Document extract:
/---
A source close to the situation spoke to MMANews.com’s Michael Moody on a condition of anonymity and explained that the blood tests came back right before Aleks and Buentello were scheduled to weigh in and that is why there was so much confusion around the stage and why the fighters did not weigh in. Gary Goodridge ended up stepping up on extremely short notice and filling in for the Russian heavyweight.
The tests were positive for Hepatitis B which resulted in the CSAC cancelling the fight. …
A positive Hepatitis B test is no laughing matter and this could spell the end of Aleks’ fighting career as many of the people close to the situation pointed out. I can’t imagine many fighters willing to step up to fight Aleks with the possibility of catching the disease. He most definitely will not fight in the United States again and it will be interesting to see if this positive test results in organizations from all over the world black listing the brother of heavyweigh king, Fedor Emelianenko.
Some are concerned that the condition will end Aleksander’s career but from a quick review of wikipedia, it appears that not all cases are permanent:
Acute hepatitis B infection does not usually require treatment because most adults clear the infection spontaneously. Early antiviral treatment may only be required in fewer than 1% of patients, whose infection takes a very aggressive course (“fulminant hepatitis”) or who are immunocompromised. On the other hand, treatment of chronic infection may be necessary to reduce the risk of cirrhosis and liver cancer. Chronically infected individuals with persistently elevated serum alanine aminotransferase, a marker of liver damage, and HBV DNA levels are candidates for therapy.
\---
Task: Continue the piece on the canceled fight and Aleks's positive Hepatitis B test from the point where it stops. The records have nothing to do with the text.

Source material:
/---
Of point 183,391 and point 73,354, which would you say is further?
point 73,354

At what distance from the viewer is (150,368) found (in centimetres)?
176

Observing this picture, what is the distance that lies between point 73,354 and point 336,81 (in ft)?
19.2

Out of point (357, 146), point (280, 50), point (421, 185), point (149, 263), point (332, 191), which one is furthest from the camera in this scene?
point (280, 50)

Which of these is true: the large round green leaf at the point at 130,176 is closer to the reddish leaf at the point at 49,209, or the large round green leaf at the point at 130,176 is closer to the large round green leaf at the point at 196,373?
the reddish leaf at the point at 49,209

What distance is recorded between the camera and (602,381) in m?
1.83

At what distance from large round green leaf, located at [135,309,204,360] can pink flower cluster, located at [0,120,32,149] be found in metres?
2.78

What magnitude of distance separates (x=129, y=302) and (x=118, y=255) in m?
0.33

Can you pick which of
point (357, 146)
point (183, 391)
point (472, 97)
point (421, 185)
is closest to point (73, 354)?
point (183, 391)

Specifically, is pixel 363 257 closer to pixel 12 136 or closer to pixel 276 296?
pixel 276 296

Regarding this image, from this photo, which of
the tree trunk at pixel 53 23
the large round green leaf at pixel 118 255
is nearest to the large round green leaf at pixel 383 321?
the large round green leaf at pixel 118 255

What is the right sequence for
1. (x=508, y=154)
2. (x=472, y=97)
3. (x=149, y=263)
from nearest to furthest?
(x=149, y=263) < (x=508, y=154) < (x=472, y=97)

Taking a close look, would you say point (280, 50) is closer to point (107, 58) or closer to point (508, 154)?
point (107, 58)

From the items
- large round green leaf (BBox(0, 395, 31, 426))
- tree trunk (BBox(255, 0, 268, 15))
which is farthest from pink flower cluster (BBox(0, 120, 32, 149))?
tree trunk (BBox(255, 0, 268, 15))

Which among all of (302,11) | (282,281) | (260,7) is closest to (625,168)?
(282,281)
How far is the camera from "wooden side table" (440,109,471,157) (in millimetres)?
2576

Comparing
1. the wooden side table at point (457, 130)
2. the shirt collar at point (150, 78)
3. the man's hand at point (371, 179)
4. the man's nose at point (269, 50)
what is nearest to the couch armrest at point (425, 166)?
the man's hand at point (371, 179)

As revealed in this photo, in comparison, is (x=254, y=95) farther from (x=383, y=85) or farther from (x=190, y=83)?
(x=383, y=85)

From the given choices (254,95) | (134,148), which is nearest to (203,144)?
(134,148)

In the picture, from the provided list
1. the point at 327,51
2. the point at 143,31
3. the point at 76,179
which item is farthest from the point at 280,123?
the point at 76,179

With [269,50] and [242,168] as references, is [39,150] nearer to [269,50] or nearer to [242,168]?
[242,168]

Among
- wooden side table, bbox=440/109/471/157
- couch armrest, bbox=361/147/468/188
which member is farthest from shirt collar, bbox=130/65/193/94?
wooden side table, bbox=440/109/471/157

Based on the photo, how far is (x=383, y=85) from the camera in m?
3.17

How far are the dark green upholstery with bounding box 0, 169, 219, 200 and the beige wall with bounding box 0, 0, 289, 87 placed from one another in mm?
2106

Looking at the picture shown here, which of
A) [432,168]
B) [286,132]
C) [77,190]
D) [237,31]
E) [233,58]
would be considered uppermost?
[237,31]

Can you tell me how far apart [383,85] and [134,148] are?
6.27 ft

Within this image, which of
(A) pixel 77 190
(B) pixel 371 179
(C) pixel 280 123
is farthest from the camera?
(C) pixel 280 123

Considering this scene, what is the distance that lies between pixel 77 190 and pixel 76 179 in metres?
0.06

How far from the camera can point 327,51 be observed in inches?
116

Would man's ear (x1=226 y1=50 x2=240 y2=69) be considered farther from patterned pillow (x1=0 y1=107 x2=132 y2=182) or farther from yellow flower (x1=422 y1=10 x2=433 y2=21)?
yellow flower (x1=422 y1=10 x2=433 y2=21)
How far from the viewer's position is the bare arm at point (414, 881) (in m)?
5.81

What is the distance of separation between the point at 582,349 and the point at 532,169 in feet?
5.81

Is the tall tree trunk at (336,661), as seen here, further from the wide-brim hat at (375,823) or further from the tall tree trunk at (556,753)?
\---
Task output:
Although none of the available drugs can clear the infection, they can stop the virus from replicating, and prevent liver damage such as cirrhosis and liver cancer. Treatments include antiviral drugs such as lamivudine, adefovir, tenofovir and entecavir, and immune system modulators such as interferon alpha. However, some individuals are much more likely to respond than others and this might be because of the genotype of the infecting virus or the patient’s heredity. The treatment works by reducing the viral load, (the amount of virus particles as measured in the blood), which in turn reduces viral replication in the liver.